Maybe something like this is worth including in a future major change though, one where the release could announce the small difference in behavior?

export type XastElement = {
  // existing stuff
  pendingRemovals?: Set<XastChild>;
};
// similarly for XastRoot
// visit() in xast.js
if (node.type === 'element') {
  if (!parentNode.pendingRemovals?.has(node)) {
    for (const child of node.children) {
      visit(child, visitor, node);
    }
    // apply pending child removals
    if (node.pendingRemovals) {
      const childrenToRemove = node.pendingRemovals;
      node.children = node.children.filter(
        (child) => !childrenToRemove.has(child),
      );
      node.pendingRemovals = undefined;
    }
  }
}
const detachNodeFromParent = (node, parentNode) => {
  // defer removal to avoid O(N^2) complexity - can be a big hit for large files
  if (parentNode.pendingRemovals) {
    parentNode.pendingRemovals.add(node);
  } else {
    parentNode.pendingRemovals = new Set([node]);
  }
};

Workaround

I'm using this deferred removal in some custom plugins to speed them up (just adding an apply step in the exit callback).

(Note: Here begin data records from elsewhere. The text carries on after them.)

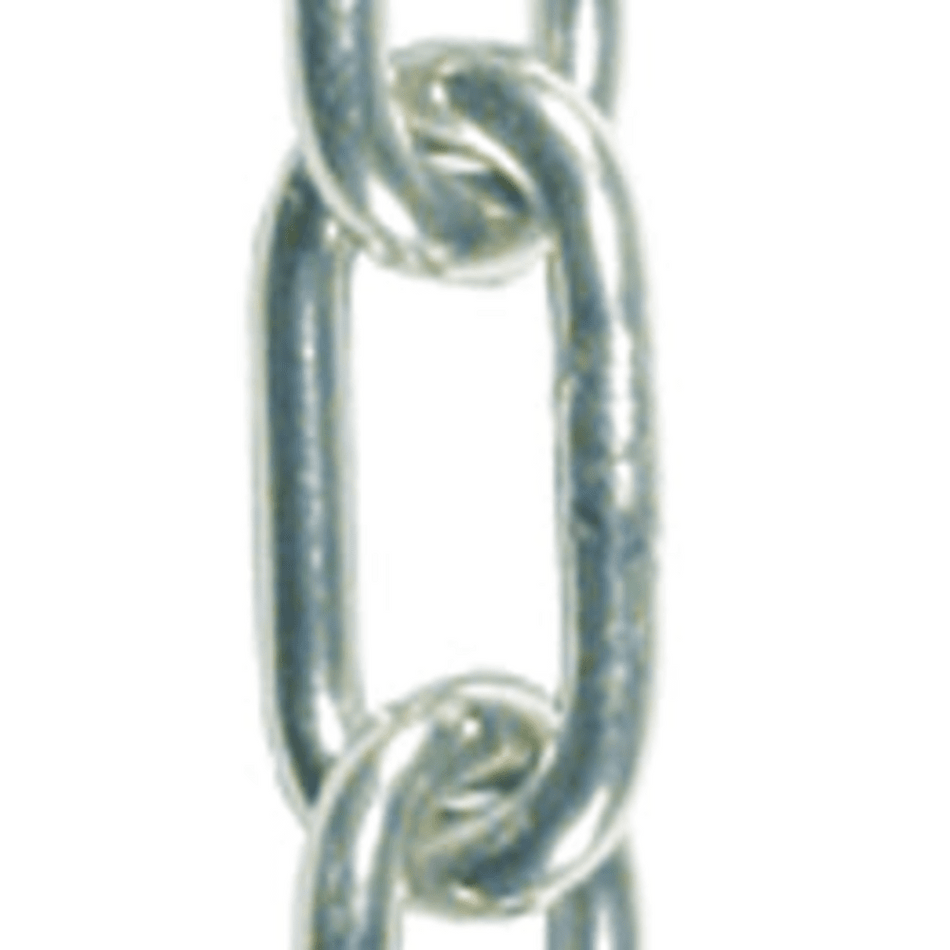 Hardened Security Chain (By the metre)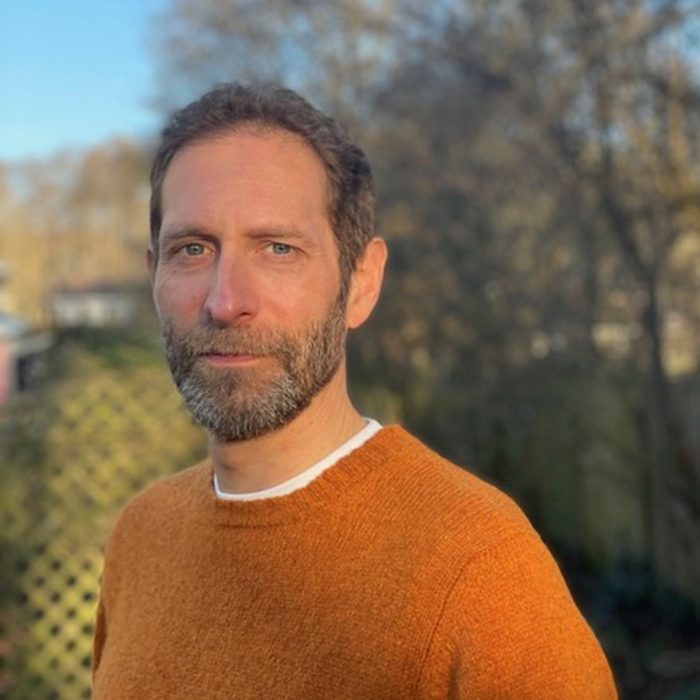 Matt H.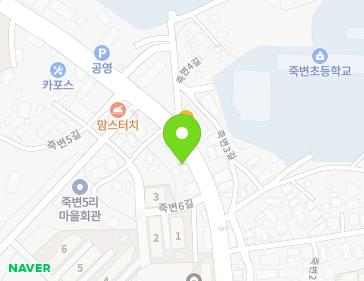 37 Jukbyeonbuk-ro, Jukbyeon-myeon, Uljin-gun, Gyeongsangbuk-do, Republic of Korea 37 Jukbyeonbuk-ro, Jukbyeon-myeon, Uljin-gun, Gyeongsangbuk-do, Republic of Korea Map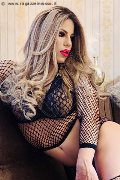 Foto Annuncio Travescort Parma Sellen Diaz - 128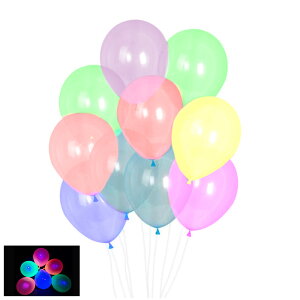 lIJ[o[ SD  u 12C` 30cm 100Zbg ubNCgo[ UV  a EFfBO nEB NX}X tFX Cu p[eB[ObY 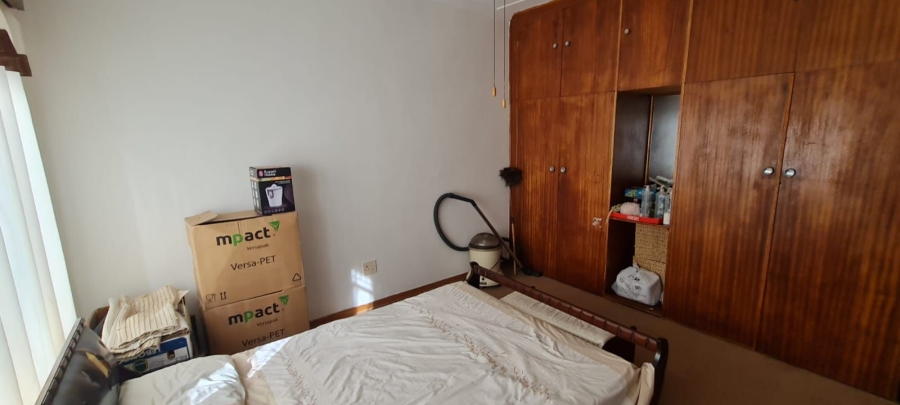 3 Bedroom Property for Sale in Virginia Free State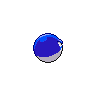 voltorb sprite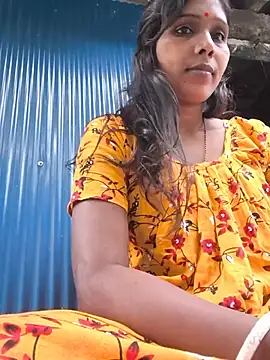 JYRR25 online show from 06-19-26, 11:38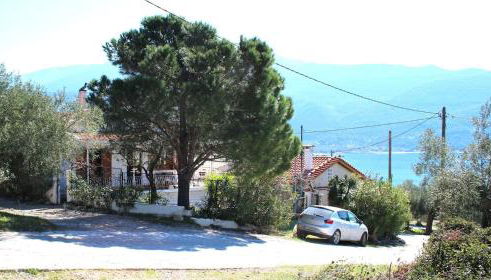 Beautiful House beside the Sea! - Foto 4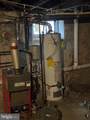 216 7TH Street - Photo 13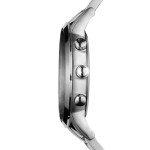 Emporio Armani Men's AR2448 Stainless Steel Watch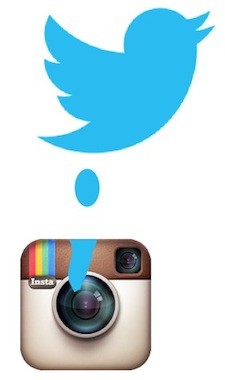 Instagram dan Twitter Putus Hubungan 5 twitterhatesinstagrampoop2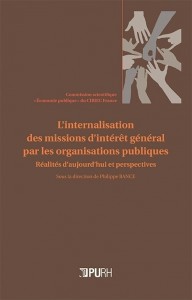 internalisation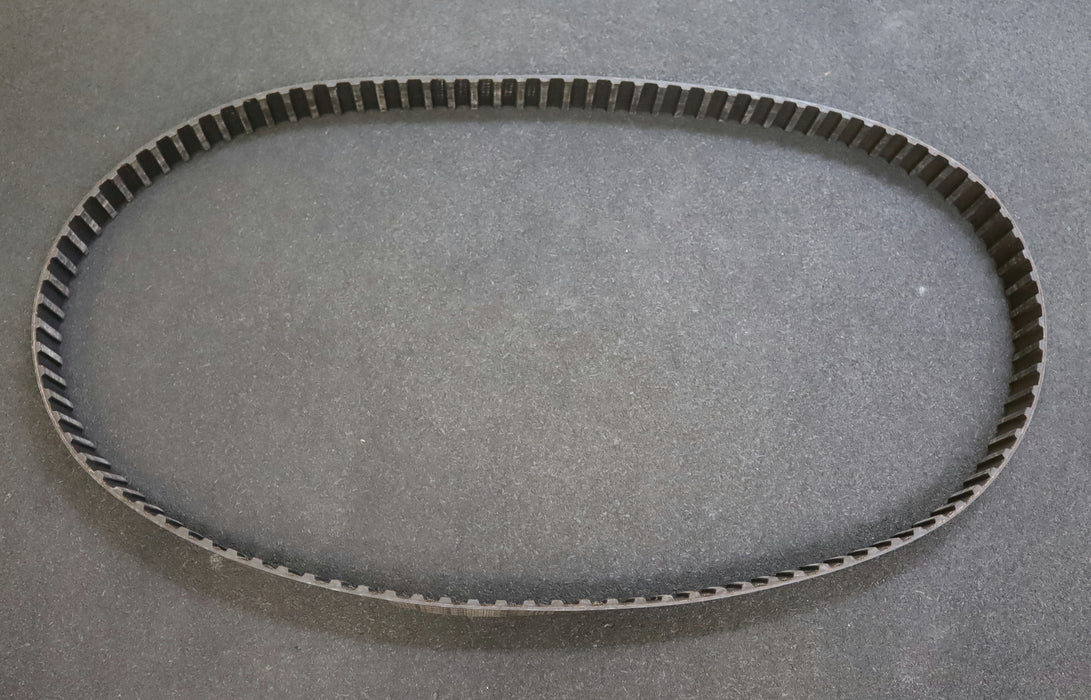 Bild des Artikels CONTITECH-Zahnriemen-Timing-belt-510-H-Breite-28,5mm-Länge-1295,4mm-unbenutzt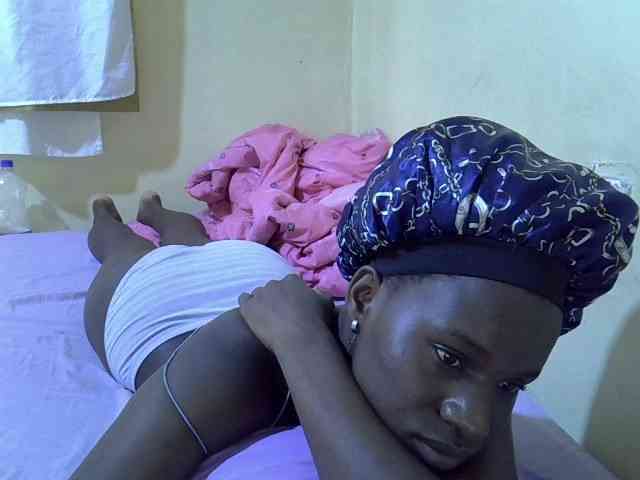 sexxy-maya1 sexxy-maya1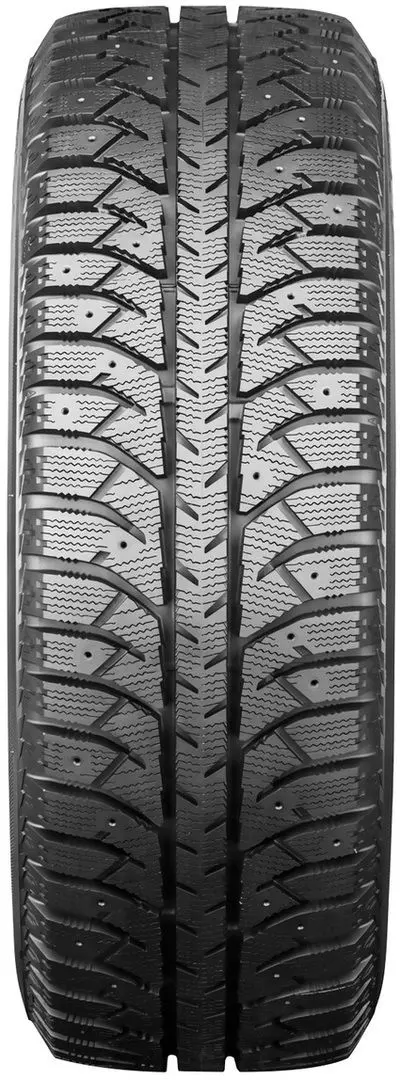 Anvelope Lassa Iceways 2 215/55 R16 97T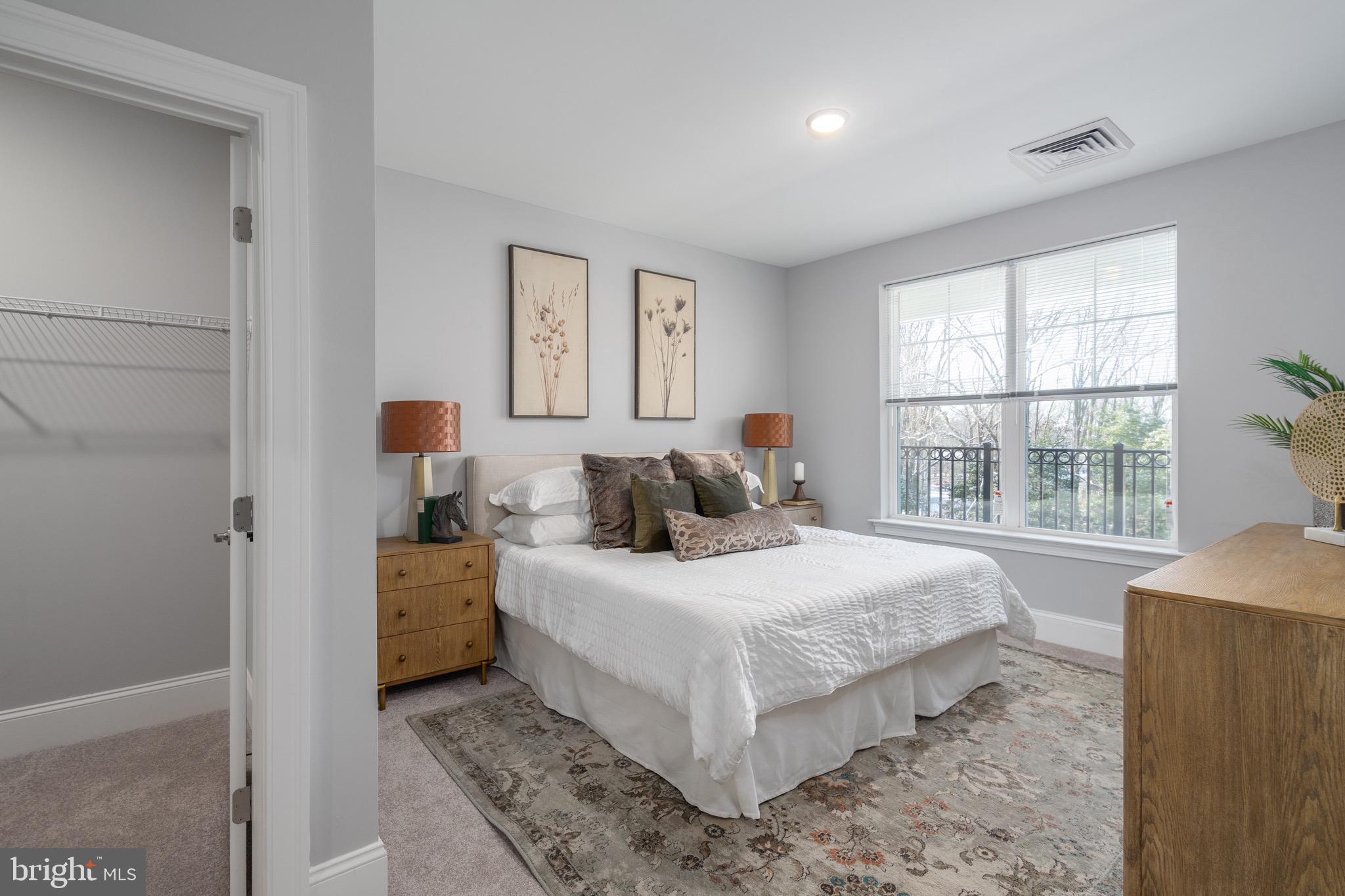 700 CITATION LANE 1847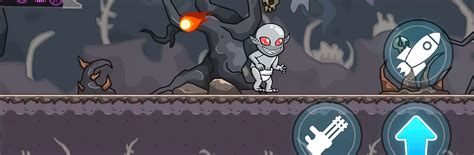 Toradh íomhá ar Game Balapan Online PC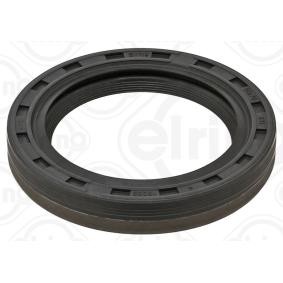 Achetez des Bague d'étanchéité, vilebrequin ELRING 943.150 à prix pour 7,35 €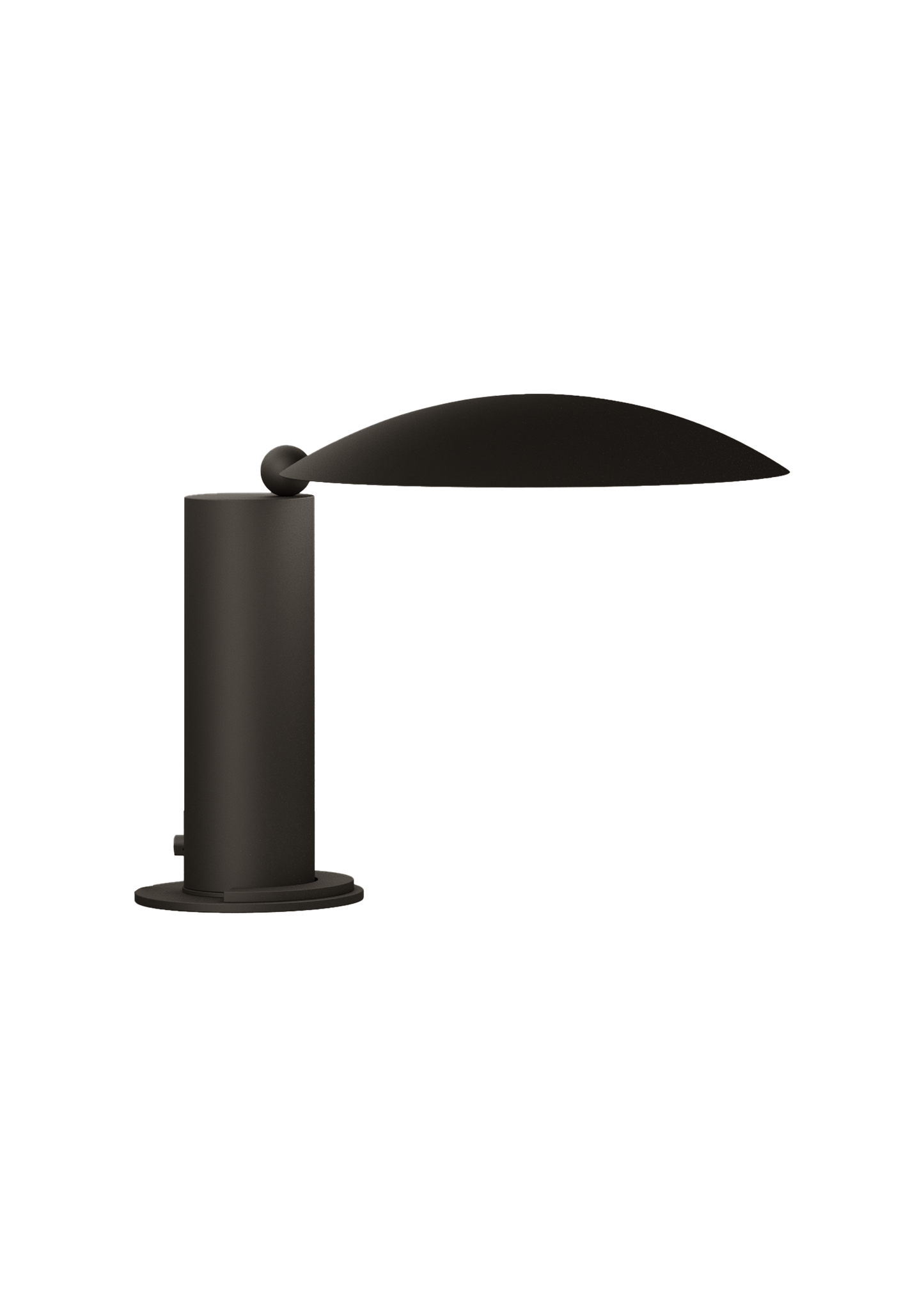 Washington Lampes à poser LED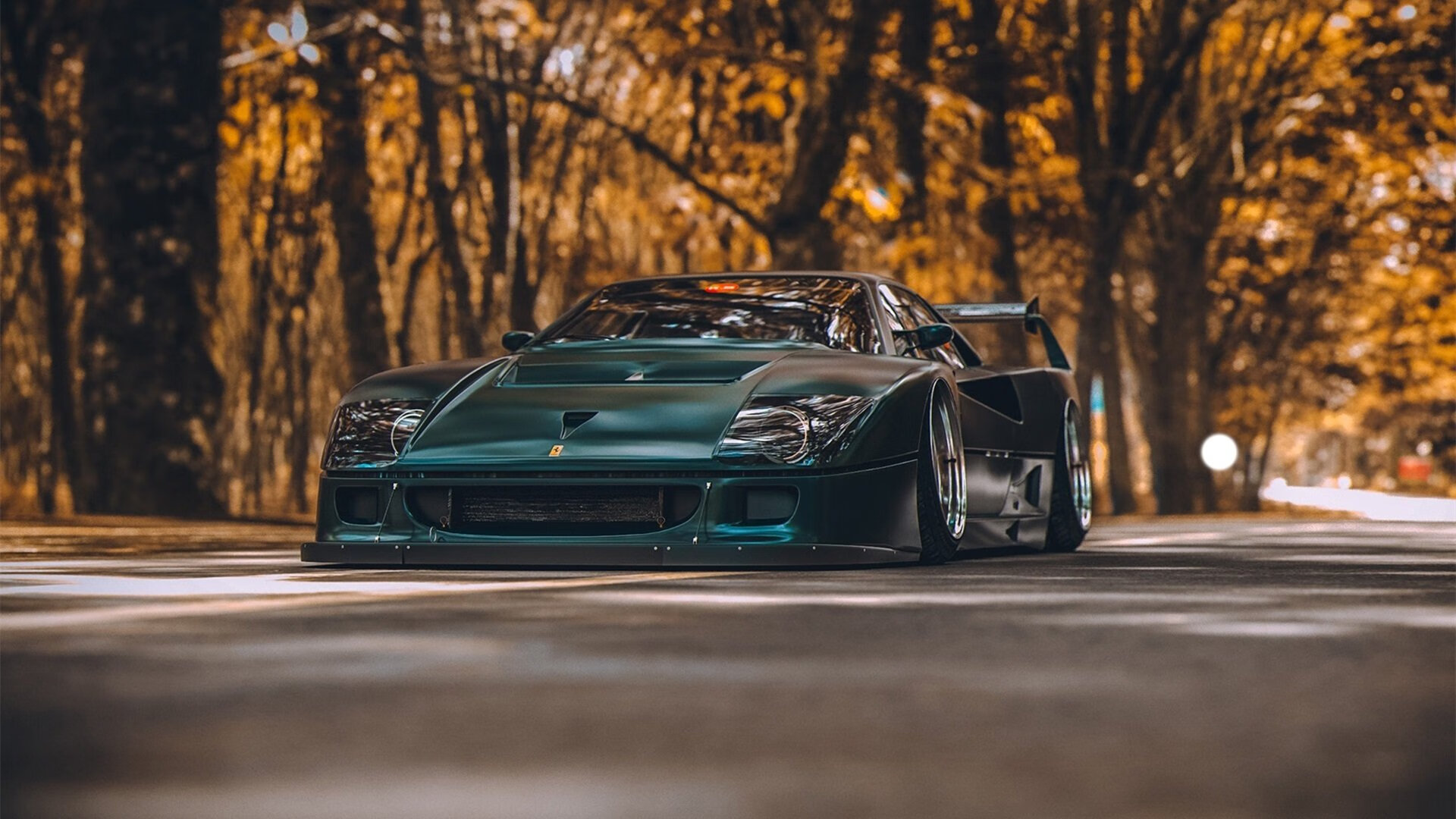 篮球进校园成果展示会举行学生团队配合赢得观众掌声,学校篮球比赛开幕式致辞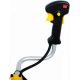 Бензокоса (бензиновый триммер) Eurolux TR-2500S в Севастополе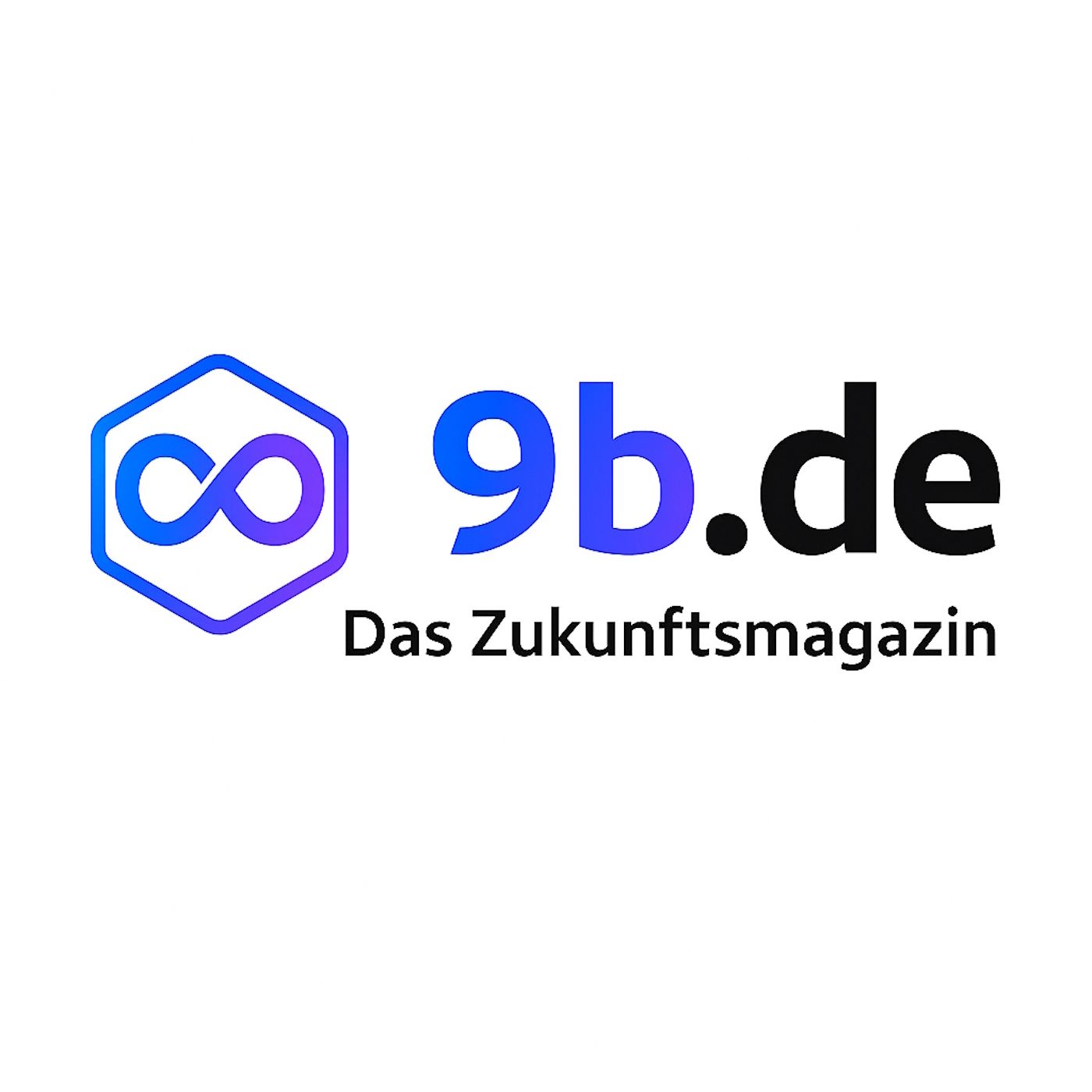 Quantencomputer + KI: Revolution für Computing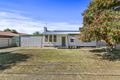 Property photo of 3 Leeds Avenue Northfield SA 5085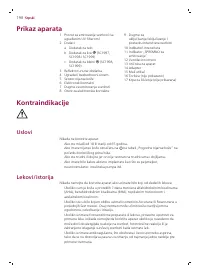 Page 198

I also tried working around the issue by splitting the ~25k siblings into subgroups as a first step, but the grouping causes problems with some other parsing we do later down the line, so it's not ideal.

Related

Note this is a similar issue to #1969, so feel free to merge if you like, but I'm initially posting it here for visibility so it doesn't just disappear as a comment.